Anyone can run, all you need is the desire and a solid plan. Below are some traditional training plans for a 10K and 5K created by Hal Higdon who is a writer and runner. Hal is the longest contributor to Runner’s World magazine and the author of 34 books, including the best-selling, Marathon: The Ultimate Training Guide. He ran in the United States Olympic Trials eight times, won four World Masters Championships, and is one of the founders of the Road Runners Club of America (RRCA).
Long Runs: These are best done on the weekends, preferably on the same weekday as the race for which you are training. You will build up mileage weekly on your long runs but have an easy week every third week. This allows you to rest a bit and prepare for the next mileage boost. It’s ok to miss a workout periodically but don’t skip the long runs, those are critical.
Rest: Rest days are days in which you take the day off and allow your body to recover. They are typically done on Mondays to let your legs rest after your Sunday long run.
Pace Yourself: Do your long runs at a comfortable pace where you can run and converse with a training partner. Speed is not critical unless you are trying to set a PR or qualify for Boston. The main goal is to cover the scheduled distance.
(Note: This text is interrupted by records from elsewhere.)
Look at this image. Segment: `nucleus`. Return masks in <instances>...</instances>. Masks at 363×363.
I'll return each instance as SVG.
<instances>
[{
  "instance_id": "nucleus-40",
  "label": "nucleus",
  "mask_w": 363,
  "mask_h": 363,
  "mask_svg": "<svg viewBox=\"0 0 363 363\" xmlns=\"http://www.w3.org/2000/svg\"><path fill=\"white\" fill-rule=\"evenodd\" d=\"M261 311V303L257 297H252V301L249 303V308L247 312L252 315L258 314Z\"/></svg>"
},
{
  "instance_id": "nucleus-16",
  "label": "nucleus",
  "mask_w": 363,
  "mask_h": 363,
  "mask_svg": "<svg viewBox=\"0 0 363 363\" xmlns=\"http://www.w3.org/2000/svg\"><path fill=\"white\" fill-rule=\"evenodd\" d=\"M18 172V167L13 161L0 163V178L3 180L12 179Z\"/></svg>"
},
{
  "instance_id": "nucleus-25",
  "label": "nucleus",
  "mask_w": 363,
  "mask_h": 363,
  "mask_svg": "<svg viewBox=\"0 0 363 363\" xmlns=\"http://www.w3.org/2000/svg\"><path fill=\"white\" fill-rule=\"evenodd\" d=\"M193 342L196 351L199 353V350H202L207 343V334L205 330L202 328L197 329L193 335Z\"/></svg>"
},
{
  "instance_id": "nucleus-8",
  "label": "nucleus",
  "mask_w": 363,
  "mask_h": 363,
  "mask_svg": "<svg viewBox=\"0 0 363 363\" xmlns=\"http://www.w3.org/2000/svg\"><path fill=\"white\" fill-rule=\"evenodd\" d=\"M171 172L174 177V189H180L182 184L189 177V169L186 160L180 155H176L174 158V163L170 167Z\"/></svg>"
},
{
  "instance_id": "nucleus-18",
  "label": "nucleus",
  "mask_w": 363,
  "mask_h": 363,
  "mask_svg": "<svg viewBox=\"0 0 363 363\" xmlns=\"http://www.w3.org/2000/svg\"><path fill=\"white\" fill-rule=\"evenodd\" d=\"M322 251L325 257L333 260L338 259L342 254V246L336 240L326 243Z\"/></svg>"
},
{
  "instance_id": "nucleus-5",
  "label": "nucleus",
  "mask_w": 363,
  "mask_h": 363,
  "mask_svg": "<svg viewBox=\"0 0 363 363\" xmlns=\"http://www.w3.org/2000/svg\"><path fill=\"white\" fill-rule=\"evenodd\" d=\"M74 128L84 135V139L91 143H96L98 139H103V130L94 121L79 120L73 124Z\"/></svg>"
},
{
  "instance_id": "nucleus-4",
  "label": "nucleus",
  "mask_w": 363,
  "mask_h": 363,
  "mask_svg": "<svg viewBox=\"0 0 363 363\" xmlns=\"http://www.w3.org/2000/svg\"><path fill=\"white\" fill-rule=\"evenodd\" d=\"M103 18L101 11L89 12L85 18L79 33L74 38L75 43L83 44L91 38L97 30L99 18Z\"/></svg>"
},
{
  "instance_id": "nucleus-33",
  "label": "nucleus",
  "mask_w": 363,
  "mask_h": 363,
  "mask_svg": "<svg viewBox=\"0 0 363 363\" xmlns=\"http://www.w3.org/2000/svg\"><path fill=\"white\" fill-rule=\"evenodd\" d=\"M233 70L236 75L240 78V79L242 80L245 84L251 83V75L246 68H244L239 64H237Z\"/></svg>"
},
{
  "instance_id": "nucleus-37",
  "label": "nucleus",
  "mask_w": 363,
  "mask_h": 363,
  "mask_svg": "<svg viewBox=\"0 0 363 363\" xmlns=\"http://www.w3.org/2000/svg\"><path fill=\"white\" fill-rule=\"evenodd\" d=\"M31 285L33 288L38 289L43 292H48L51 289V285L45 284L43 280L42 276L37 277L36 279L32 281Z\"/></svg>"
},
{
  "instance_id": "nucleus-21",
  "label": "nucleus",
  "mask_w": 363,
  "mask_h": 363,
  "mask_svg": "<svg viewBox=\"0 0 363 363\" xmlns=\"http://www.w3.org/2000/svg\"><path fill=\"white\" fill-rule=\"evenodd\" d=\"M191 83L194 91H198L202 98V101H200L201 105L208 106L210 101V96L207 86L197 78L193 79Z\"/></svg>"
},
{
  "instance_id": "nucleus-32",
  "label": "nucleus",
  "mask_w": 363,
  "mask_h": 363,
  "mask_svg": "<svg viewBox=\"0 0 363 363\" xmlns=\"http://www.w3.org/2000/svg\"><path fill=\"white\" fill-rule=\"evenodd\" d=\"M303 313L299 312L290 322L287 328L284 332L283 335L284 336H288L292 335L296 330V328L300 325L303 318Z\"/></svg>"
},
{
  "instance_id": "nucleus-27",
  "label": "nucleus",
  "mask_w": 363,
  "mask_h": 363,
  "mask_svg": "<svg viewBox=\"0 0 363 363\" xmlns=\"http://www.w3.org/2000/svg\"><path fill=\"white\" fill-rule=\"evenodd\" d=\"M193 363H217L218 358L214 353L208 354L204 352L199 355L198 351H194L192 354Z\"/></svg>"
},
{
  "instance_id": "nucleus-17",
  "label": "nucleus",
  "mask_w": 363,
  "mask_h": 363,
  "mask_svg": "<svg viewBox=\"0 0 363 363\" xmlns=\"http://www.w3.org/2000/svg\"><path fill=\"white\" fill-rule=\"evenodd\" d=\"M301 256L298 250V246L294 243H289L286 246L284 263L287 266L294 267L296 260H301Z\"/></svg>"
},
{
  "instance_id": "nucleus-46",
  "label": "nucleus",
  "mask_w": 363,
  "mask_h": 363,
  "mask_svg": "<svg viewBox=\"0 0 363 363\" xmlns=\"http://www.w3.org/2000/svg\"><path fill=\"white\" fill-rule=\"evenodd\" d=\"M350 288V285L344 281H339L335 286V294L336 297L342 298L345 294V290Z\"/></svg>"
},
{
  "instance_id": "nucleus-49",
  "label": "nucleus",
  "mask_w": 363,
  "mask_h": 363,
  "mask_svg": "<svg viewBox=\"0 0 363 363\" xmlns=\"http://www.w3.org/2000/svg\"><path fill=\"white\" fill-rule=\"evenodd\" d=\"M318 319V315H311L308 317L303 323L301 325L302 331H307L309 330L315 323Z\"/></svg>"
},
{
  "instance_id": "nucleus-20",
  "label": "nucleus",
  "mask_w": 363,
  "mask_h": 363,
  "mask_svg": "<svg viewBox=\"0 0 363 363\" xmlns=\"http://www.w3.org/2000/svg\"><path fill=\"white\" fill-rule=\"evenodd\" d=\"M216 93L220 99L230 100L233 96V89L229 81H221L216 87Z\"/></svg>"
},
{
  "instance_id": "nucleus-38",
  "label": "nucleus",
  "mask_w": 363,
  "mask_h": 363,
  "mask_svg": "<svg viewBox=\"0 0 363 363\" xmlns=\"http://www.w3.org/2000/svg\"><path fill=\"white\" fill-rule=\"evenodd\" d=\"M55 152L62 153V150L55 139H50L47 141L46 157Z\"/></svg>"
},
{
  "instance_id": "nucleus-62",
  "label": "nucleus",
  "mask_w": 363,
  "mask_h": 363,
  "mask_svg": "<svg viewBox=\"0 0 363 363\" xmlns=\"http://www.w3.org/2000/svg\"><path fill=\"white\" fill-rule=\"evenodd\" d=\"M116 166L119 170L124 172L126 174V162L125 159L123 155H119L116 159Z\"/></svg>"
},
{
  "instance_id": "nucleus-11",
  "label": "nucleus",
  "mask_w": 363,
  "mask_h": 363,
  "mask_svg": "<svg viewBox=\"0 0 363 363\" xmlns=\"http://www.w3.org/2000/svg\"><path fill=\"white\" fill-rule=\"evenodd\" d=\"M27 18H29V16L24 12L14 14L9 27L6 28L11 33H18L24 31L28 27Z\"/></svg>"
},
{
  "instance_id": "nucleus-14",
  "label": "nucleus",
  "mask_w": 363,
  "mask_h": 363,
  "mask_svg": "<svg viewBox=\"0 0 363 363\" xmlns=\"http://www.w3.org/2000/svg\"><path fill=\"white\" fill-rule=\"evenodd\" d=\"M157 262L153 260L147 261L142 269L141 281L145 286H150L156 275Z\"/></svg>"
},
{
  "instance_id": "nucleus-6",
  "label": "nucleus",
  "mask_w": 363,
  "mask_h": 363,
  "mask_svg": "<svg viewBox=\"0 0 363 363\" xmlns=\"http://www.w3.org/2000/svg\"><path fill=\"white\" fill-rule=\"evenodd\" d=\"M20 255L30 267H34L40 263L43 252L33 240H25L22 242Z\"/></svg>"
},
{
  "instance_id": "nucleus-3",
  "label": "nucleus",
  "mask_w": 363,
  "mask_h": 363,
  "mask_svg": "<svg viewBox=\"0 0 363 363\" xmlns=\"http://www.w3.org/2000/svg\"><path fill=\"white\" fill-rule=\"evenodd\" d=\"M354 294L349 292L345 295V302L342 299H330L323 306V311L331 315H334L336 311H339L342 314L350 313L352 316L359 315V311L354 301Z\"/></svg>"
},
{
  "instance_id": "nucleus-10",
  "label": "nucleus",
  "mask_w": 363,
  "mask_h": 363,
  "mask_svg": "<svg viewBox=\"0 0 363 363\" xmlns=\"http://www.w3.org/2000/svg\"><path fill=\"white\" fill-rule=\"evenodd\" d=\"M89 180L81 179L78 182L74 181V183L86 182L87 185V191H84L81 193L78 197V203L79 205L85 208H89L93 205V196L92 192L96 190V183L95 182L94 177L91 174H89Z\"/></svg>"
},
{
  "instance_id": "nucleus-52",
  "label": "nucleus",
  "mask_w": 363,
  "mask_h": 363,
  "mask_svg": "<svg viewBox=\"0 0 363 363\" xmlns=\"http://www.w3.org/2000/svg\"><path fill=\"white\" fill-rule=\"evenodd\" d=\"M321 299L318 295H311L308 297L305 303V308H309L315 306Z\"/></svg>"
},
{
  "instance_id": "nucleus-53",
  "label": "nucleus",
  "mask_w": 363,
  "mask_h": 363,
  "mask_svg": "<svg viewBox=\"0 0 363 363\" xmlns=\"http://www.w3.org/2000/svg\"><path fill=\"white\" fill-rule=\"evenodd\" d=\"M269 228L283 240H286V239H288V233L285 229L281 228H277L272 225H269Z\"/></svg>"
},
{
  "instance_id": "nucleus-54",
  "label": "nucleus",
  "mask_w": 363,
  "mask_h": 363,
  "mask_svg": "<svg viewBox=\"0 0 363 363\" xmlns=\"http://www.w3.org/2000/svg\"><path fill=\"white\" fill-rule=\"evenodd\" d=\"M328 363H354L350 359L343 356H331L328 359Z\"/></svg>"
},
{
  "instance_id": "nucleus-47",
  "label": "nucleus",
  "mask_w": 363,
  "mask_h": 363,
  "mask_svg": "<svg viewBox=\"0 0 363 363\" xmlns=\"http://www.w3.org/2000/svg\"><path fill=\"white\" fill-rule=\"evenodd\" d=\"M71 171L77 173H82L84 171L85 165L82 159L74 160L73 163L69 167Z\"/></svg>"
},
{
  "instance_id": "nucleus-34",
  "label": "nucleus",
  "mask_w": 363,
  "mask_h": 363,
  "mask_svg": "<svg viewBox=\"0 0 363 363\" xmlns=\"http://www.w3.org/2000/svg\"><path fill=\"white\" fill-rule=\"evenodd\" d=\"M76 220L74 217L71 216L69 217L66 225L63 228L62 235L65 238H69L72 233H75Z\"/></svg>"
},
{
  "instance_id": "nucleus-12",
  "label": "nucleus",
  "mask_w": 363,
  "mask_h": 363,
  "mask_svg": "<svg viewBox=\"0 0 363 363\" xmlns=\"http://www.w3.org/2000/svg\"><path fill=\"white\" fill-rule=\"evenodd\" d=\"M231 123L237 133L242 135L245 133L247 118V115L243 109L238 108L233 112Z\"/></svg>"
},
Walking: Walking is ok both in training and in a race. Don’t stress over trying to run the entire time. The best race strategy is to use the aid stations as a walk break. By doing this you are giving your body a short break and are able to better consume the water/sports drink that your body needs.
Cross-Training: This is any aerobic exercise that allows you to use some different muscles. Some examples include swimming, walking, or cycling.